A Sbarre, in vico Ferruccio, (zona Bar San Francesco) in un gruppo di condomini con decine di famiglie residenti, da circa un mese non arriva un solo goccio d’acqua. Mai!

I motivi? Non è dato saperlo, nonostante le decine di telefonate giornaliere alla segreteria particolare del Sindaco, ed al tanto strombazzato Call Center 800 018 018 del Comune che si è limitato soltanto ad inviare qualche autobotte che è servita, ma solo qualche volta, a far superare l’emergenza del momento.
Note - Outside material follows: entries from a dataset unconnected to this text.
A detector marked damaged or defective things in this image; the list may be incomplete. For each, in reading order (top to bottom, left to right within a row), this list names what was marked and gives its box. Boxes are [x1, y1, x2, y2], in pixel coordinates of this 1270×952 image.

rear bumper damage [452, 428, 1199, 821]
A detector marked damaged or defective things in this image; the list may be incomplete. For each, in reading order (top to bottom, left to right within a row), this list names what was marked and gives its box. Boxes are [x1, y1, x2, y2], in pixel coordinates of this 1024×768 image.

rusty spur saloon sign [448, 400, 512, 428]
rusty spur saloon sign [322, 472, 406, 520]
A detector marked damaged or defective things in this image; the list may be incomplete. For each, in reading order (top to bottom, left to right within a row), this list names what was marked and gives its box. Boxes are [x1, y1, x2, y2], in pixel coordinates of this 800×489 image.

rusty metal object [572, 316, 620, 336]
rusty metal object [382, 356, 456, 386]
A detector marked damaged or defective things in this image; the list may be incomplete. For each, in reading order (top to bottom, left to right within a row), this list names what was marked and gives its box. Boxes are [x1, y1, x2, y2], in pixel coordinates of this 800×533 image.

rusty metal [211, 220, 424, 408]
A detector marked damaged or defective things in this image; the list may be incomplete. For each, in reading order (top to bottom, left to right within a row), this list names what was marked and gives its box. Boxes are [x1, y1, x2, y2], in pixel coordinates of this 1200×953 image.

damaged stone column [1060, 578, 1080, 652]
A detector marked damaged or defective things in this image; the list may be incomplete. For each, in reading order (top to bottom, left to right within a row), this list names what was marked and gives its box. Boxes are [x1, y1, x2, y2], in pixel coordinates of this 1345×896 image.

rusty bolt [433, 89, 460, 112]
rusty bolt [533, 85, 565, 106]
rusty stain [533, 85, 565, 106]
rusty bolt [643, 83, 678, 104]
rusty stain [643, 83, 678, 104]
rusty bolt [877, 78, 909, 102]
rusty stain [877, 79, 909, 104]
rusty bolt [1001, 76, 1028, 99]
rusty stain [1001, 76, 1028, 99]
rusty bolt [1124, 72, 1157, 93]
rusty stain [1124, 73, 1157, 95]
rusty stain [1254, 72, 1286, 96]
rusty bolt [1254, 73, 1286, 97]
Il gran caldo di questi giorni ha aggravato una situazione che ora è assolutamente insostenibile Il resto della giornata è fatto di continui rifornimenti con bidoni e bidoncini di ogni tipo in qualche fontanella di periferia, ma solo fino al tramonto. Dopo, anche quelle vengono inesorabilmente “spente” fino al mattino successivo. Adesso anche le autobotti sono diventate merce rara.

Nel frattempo in questi giorni abbiamo provveduto a  pagare l’IMU,  mentre  la Re.Ge.S. si conferma la “società mista” più efficiente di Reggio, per la puntualità svizzera con la quale fa pervenire i bollettini relativi ai tributi comunali. Tutto giusto, tranne il diritto, negato, di avere, in una città come Reggio Calabria, che viene pubblicizzata e declamata come “MODELLO” da imitare, normale acqua dai rubinetti; un servizio primario ed essenziale che non può essere affrontato, come sta avvenendo, e come stanno dimostrando i fatti con indifferenza ed assoluta ed inaccettabile incapacità. La cosa che brucia di più è l’atteggiamento di indifferenza, a volte di evidente fastidio, che si deduce dal tono di chi risponde al telefono, da un qualsiasi ufficio comunale. Persino dalla Segreteria particolare dell’affabile Sindaco Arena, l’interlocutrice, cortese, ma evidentemente pressata forse dalle tante, troppe telefonate uguali, ripetitive e noiose, fa intendere che al di là che segnalare il problema, per lei c’è poco da fare,

Guai, poi, a cercare di contattare l’Ufficio Acquedotti. Che numero ha? Nessuno lo sa. Inutile persino contattare il centralino del Comune: nessuno risponde. Assurdo.

Impensabile, poi, consultando il logorroico e gioioso portale internet della “Citta di Reggio Calabria”, reperire un qualsiasi recapito, e-mail o telefonico di qualsiasi servizio comunale. C’è solo quello dell’URP, (Ufficio Relazioni con il Pubblico) utenza che però risulta costantemente occupata, o forse, è più semplicemente “fuori posto”.

I residenti di Vico Ferruccio, Trav. Sbarre Bar San Francesco hanno avanzato richiesta di un incontro personale con il Sindaco Demetrio Arena, ma si riservano anche clamorose forme di protesta che facciano emergere dall’oblio in cui è precipitato un problema oramai non più sopportabile.